Master Keys, What Are They
So what it is with the name ‘Master Key’. Without fail, almost daily, I will be asked if I have a master key for this or that lock. A Chubb Master Key, A Yale Master Key, A Master Key for postboxes (yes, seriously, I get asked this. The laws are clear on this, do not tamper with Her Majesties box!)
And yet any locksmith worth his salt will know that Master Keys exist, that they’re very useful, and also what they are and how they work is rather interesting.
So let’s shatter done myths and learn something.
1 - What is a Master Key?
A master key is a single key that will work on all the locks in a particular group (and this is the important bit) IF the locks have been manufactured to have a master key. Here's an example: You own a hotel, there’s 20 rooms, each with their own unique lock and key. None of the keys will work on more than the lock it was cut for. And yet, should you lose your key, or lock it in your room, the landlord will take his ‘master key’ - a single key - and unlock your room. This key will work on all 20 locks.

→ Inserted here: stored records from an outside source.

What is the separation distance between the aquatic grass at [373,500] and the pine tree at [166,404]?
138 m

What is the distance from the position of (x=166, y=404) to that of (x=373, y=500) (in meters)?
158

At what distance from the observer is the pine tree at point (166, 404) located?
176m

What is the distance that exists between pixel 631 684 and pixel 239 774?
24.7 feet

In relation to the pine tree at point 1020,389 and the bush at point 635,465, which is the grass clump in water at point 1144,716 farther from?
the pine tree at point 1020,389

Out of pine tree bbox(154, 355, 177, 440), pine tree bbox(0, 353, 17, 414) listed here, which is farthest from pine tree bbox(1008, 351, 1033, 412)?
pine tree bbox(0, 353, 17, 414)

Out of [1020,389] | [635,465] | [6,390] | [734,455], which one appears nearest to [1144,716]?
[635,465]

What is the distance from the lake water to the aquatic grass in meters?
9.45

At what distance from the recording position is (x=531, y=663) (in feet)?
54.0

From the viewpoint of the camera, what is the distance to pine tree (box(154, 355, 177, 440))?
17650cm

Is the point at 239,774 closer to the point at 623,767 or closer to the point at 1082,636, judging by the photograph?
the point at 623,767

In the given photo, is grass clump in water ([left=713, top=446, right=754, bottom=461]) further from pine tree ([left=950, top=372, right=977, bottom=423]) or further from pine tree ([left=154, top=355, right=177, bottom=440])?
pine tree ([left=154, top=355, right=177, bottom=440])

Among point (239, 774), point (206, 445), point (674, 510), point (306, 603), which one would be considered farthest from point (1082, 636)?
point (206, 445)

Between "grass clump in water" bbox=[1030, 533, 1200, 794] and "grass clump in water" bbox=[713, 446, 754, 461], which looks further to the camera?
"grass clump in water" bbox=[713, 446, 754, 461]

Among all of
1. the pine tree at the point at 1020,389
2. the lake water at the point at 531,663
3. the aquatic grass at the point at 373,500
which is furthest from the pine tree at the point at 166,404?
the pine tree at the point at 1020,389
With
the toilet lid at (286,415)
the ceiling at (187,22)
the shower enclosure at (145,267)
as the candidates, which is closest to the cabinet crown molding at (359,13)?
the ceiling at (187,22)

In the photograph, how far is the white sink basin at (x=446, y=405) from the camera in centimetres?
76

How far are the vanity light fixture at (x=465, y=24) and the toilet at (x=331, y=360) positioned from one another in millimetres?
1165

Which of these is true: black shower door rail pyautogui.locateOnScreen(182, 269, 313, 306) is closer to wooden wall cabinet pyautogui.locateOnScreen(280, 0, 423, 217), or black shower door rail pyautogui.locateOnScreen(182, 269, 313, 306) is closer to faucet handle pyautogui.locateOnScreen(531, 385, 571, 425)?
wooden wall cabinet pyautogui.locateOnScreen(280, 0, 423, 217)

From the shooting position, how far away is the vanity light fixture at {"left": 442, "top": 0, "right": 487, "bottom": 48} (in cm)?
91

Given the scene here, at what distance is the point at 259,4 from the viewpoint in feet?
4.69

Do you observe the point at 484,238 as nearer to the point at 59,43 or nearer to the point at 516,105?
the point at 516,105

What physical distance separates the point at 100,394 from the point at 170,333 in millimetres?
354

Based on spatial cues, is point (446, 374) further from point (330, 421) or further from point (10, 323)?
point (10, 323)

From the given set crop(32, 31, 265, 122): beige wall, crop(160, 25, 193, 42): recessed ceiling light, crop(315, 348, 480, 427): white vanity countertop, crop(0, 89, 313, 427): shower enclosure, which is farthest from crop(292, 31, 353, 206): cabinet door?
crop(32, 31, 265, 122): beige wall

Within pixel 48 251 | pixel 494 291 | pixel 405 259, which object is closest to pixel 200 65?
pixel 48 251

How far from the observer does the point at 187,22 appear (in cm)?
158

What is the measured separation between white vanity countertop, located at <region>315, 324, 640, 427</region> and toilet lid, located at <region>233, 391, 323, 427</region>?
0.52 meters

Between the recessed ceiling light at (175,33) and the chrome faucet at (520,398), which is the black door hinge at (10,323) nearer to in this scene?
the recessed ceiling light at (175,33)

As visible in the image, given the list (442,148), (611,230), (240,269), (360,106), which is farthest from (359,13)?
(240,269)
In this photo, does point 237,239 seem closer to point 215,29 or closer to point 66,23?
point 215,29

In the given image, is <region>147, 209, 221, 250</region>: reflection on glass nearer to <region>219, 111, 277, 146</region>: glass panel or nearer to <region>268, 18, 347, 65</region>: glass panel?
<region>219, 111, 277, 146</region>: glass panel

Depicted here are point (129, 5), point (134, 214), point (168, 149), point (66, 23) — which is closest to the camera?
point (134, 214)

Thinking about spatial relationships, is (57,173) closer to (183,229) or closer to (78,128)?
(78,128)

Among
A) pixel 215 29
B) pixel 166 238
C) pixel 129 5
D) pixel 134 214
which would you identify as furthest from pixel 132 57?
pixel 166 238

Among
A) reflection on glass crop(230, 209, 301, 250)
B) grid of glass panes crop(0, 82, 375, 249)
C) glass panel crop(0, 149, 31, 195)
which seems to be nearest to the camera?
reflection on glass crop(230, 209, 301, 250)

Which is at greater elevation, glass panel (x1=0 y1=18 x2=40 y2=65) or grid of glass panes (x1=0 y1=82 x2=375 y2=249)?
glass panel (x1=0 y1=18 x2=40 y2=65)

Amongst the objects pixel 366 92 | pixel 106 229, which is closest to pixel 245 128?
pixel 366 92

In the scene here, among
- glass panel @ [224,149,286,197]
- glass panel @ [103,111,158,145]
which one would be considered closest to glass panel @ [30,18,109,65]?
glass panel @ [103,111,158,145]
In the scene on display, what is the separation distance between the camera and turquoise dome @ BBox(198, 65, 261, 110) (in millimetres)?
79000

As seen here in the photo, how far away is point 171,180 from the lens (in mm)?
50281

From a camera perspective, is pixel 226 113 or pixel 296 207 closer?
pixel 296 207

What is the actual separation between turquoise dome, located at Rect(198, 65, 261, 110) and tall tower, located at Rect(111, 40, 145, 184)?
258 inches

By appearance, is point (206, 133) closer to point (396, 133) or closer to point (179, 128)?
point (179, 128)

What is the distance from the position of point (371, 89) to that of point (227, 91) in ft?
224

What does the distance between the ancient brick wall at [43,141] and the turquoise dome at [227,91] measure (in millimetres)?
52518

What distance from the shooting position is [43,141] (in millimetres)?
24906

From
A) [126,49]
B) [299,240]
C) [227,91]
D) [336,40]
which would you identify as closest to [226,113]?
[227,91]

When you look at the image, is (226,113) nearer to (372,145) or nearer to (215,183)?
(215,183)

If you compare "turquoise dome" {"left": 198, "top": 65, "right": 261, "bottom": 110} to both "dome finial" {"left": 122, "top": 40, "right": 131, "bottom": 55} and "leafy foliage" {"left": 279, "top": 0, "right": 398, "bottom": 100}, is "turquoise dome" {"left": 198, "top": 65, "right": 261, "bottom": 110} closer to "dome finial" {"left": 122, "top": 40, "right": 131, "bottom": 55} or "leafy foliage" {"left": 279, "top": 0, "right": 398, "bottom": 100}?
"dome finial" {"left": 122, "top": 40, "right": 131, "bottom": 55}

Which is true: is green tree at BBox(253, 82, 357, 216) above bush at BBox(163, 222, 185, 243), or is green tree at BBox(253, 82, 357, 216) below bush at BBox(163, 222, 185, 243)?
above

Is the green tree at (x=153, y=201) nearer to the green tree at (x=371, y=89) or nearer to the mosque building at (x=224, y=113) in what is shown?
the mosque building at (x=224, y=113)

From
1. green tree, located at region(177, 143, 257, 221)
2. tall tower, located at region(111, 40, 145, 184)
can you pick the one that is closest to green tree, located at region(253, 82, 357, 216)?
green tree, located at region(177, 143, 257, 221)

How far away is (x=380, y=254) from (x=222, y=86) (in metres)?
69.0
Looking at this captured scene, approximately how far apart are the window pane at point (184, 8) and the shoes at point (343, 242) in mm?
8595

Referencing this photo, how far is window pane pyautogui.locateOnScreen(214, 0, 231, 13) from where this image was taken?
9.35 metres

If you know how cylinder locks work you’ll know there’s a series of pins, each in groups of two, pushed into the plug (the bit you put the key into) by a spring, causing the plug to be obstructed, and not turn, maintaining a locked door. Inserting the correct key causes the split between the two pins of each pair to sit along the bit between the plug and the housing (called the Shearline), the peaks and troughs of the key lifting and dropping the pins a series of different heights to achieve this. When this split is along the shear line, the plug will turn, and turning the key will do this. Insert the wrong key and the splits between the pairs of pins will be lifted and dropped to the wrong heights, causing them to still obstruct the shear line and keep the lock, locked.
So how does a master key work?
It’s quite simple, and wonderfully logical. In a group of locks prepared for a master key, the pins are not in pairs, rather triplets. There are three pins to each stack. This means there’s two splits in each stack, meaning there’s 2 heights the pins can be lifted to to clear the shear line and allow the plug to turn, meaning there’s two possible keys for each lock. Of one series of splits is identical for each of the 20 locks in a group, one key (the master key) will work on them all! Ingenious!
As with seemingly everything in the world it gets more complicated though. As you can have more advanced master key systems. Assume you are the managing director of a company. You have three departments. Each department had two areas. Each area has a lock, and the staff member for that area has a key. Now the managers for each area need a master key for the two areas they manage. Now you, the managing director, need a master key that works on every lock in every area in every department. But the managers have master keys for the two areas in their department, but not the other departments. Confused? Of course you are.
The principle remains the same. all the locks in the entire system have pins stacks in threes. The only thing that needs to be worked out, is the 'second' pinning, that being the other one to the grand master key - is different between the three areas in the middle section, so the three master keys don't work on the other locks along that level.
So - the people at the bottom have one key that only work on their lock. The middle management have master keys that work on both the doors in their area. The Managing Director has a Grand Master key that works on every lock in the system!
Now if that got your nogging jogging, bear in mind there's actually locksmiths alive who are working out far more complex master key systems, where you have a grand, grand, grand master key. Here...
A four-level master key system, how would you like to repin the locks in this system, or even work out the initial pinning? GMK - grand Master Key - MK - Master Key - SMK - Sub Master Key
People often ask me for a Master key for their lock group, and I hope now you can see why that's not an option - UNLESS they were happy to have all their locks replaced by ones with pin stacks in threes - a master key system!
So there you go, if you want a master key for a group of locks. Such as a hotel, or lockers, or garages, you’d need to buy a set of locks that offer the option of being ‘mastered’ - that is, having three pins in each stack, and therefore two possible keys; the single key for that lock, and the master key, for all locks.
It's worth pointing out there are some locks that all use the same key and so that key could be called a 'Master key', but it's not really a master key system as there's not three pins and the option of other keys opening the lock. It's more just a lock that's always pinned the same. More a 'master lock' than a master key!